A contingency fee is not a one-way option. Counsel should not receive the upside from creating and controlling the litigation while externalizing the downside to an individual plaintiff without the means to satisfy a costs award.
Before launching an employment class action, counsel must investigate more than whether an arguable legal theory can be pleaded.
They must determine whether the employees represented actually share the representative plaintiff ‘s interests and want the relief being pursued.
Do the workers genuinely wish to challenge the compensation model under which they have operated?
Could the proposed remedy expose them to tax, commercial or ownership consequences?
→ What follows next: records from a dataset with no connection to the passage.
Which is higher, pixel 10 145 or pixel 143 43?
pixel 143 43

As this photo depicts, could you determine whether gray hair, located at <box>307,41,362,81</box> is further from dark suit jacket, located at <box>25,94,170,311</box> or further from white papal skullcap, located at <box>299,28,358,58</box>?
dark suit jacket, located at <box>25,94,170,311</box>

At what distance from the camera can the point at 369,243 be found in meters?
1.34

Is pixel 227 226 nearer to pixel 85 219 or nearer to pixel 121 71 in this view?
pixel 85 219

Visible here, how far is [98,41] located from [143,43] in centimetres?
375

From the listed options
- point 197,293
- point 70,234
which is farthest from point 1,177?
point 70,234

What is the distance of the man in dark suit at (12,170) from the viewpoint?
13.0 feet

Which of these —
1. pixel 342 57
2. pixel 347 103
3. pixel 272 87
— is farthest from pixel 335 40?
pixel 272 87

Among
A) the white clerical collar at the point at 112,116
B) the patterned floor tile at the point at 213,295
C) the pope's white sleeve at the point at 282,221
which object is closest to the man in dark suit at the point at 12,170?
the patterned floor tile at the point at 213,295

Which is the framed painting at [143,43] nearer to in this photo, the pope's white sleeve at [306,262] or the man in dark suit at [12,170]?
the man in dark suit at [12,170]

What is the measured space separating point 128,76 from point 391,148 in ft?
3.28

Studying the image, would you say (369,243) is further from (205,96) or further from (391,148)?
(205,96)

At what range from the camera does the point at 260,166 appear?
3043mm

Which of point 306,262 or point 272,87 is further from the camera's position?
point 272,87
Would reclassification impair their independence or jeopardize their interests in their books of business?
Are they prepared to surrender control over individual claims and negotiating strategies to lawyers they didn’t select themselves?
Is there a genuine classwide grievance — or merely one dissatisfied claimant and counsel in search of a class?
And once employees have already opposed certification, whose interests are advanced by class counsel continuing?
These are not public relations questions. They go to the legitimacy of the proceeding.
There will, of course, be legitimate cases in which workers fail to appreciate their rights, fear retaliation or resist litigation for reasons unrelated to the merits. Opposition cannot automatically defeat certification.
But when informed employees overwhelmingly reject the proceeding, the burden should be on proposed class counsel to explain why certification remains preferable — and whose interests the litigation is actually serving.
A class proceeding is not an asset belonging to the law firm that conceived it. They are permitted to act only because the procedure is intended to advance the interests of the class and the administration of justice.
Once that justification disappears, counsel must reassess the case. A lawyer who persists after the supposed class has rejected the proceeding may now face something more immediate: personal responsibility for the employer’s costs.
That is not an assault on access to justice.
It is a necessary reminder that litigation brought in the name of unwilling employees can itself be an abuse of the procedure created to protect them.
A class action without a class is not access to justice — it is litigation in search of a client.